INSTRUCTIONS TO FOLLOW
Send back every record exactly.
----- MATERIAL FOR THIS TASK
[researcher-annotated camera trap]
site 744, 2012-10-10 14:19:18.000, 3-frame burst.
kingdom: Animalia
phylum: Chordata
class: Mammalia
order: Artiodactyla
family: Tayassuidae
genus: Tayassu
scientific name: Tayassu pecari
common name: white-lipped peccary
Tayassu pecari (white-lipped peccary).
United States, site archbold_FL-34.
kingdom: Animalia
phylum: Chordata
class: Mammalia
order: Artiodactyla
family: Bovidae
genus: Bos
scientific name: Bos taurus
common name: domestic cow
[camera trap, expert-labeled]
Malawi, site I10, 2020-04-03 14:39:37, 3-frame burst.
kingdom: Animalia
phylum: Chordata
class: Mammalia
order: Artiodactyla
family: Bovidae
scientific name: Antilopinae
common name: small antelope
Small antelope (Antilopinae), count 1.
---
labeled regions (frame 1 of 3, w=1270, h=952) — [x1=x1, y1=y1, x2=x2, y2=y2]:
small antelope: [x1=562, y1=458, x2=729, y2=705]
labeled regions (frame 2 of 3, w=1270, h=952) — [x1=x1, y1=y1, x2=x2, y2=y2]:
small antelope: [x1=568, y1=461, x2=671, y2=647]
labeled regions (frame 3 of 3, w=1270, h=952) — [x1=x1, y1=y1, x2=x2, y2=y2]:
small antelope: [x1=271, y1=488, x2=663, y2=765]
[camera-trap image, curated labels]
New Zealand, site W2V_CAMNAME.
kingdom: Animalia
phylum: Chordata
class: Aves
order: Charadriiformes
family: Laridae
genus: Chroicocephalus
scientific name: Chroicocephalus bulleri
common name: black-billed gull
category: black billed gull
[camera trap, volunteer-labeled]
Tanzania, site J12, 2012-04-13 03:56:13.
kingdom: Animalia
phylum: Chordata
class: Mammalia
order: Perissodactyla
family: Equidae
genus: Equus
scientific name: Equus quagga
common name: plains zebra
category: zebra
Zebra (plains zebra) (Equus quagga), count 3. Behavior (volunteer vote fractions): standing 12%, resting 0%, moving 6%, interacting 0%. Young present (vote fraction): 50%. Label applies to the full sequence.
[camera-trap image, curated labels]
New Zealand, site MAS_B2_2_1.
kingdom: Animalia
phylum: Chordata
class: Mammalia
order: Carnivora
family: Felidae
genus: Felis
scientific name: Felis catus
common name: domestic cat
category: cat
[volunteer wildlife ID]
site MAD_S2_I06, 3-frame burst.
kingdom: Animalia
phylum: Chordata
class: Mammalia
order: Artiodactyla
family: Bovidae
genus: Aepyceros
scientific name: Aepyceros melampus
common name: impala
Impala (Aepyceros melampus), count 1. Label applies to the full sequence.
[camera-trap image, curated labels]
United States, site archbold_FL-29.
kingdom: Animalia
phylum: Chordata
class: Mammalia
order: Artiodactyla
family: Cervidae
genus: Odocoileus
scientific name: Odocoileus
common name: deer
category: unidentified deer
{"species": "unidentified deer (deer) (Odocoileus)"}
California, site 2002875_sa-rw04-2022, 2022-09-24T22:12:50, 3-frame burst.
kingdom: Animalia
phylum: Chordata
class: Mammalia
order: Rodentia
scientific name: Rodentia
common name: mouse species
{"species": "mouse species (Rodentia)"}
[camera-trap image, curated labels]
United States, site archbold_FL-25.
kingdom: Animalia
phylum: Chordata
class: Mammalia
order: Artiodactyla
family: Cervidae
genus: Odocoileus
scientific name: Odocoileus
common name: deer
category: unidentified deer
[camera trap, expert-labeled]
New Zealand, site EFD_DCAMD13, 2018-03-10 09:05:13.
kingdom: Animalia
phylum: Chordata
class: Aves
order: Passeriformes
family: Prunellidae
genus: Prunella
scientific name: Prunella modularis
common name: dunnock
----------
TASK RESPONSE
[researcher-annotated camera trap]
site 744, 2012-10-10 14:19:18.000, 3-frame burst.
kingdom: Animalia
phylum: Chordata
class: Mammalia
order: Artiodactyla
family: Tayassuidae
genus: Tayassu
scientific name: Tayassu pecari
common name: white-lipped peccary
Tayassu pecari (white-lipped peccary).
United States, site archbold_FL-34.
kingdom: Animalia
phylum: Chordata
class: Mammalia
order: Artiodactyla
family: Bovidae
genus: Bos
scientific name: Bos taurus
common name: domestic cow
[camera trap, expert-labeled]
Malawi, site I10, 2020-04-03 14:39:37, 3-frame burst.
kingdom: Animalia
phylum: Chordata
class: Mammalia
order: Artiodactyla
family: Bovidae
scientific name: Antilopinae
common name: small antelope
Small antelope (Antilopinae), count 1.
---
labeled regions (frame 1 of 3, w=1270, h=952) — [x1=x1, y1=y1, x2=x2, y2=y2]:
small antelope: [x1=562, y1=458, x2=729, y2=705]
labeled regions (frame 2 of 3, w=1270, h=952) — [x1=x1, y1=y1, x2=x2, y2=y2]:
small antelope: [x1=568, y1=461, x2=671, y2=647]
labeled regions (frame 3 of 3, w=1270, h=952) — [x1=x1, y1=y1, x2=x2, y2=y2]:
small antelope: [x1=271, y1=488, x2=663, y2=765]
[camera-trap image, curated labels]
New Zealand, site W2V_CAMNAME.
kingdom: Animalia
phylum: Chordata
class: Aves
order: Charadriiformes
family: Laridae
genus: Chroicocephalus
scientific name: Chroicocephalus bulleri
common name: black-billed gull
category: black billed gull
[camera trap, volunteer-labeled]
Tanzania, site J12, 2012-04-13 03:56:13.
kingdom: Animalia
phylum: Chordata
class: Mammalia
order: Perissodactyla
family: Equidae
genus: Equus
scientific name: Equus quagga
common name: plains zebra
category: zebra
Zebra (plains zebra) (Equus quagga), count 3. Behavior (volunteer vote fractions): standing 12%, resting 0%, moving 6%, interacting 0%. Young present (vote fraction): 50%. Label applies to the full sequence.
[camera-trap image, curated labels]
New Zealand, site MAS_B2_2_1.
kingdom: Animalia
phylum: Chordata
class: Mammalia
order: Carnivora
family: Felidae
genus: Felis
scientific name: Felis catus
common name: domestic cat
category: cat
[volunteer wildlife ID]
site MAD_S2_I06, 3-frame burst.
kingdom: Animalia
phylum: Chordata
class: Mammalia
order: Artiodactyla
family: Bovidae
genus: Aepyceros
scientific name: Aepyceros melampus
common name: impala
Impala (Aepyceros melampus), count 1. Label applies to the full sequence.
[camera-trap image, curated labels]
United States, site archbold_FL-29.
kingdom: Animalia
phylum: Chordata
class: Mammalia
order: Artiodactyla
family: Cervidae
genus: Odocoileus
scientific name: Odocoileus
common name: deer
category: unidentified deer
{"species": "unidentified deer (deer) (Odocoileus)"}
California, site 2002875_sa-rw04-2022, 2022-09-24T22:12:50, 3-frame burst.
kingdom: Animalia
phylum: Chordata
class: Mammalia
order: Rodentia
scientific name: Rodentia
common name: mouse species
{"species": "mouse species (Rodentia)"}
[camera-trap image, curated labels]
United States, site archbold_FL-25.
kingdom: Animalia
phylum: Chordata
class: Mammalia
order: Artiodactyla
family: Cervidae
genus: Odocoileus
scientific name: Odocoileus
common name: deer
category: unidentified deer
[camera trap, expert-labeled]
New Zealand, site EFD_DCAMD13, 2018-03-10 09:05:13.
kingdom: Animalia
phylum: Chordata
class: Aves
order: Passeriformes
family: Prunellidae
genus: Prunella
scientific name: Prunella modularis
common name: dunnock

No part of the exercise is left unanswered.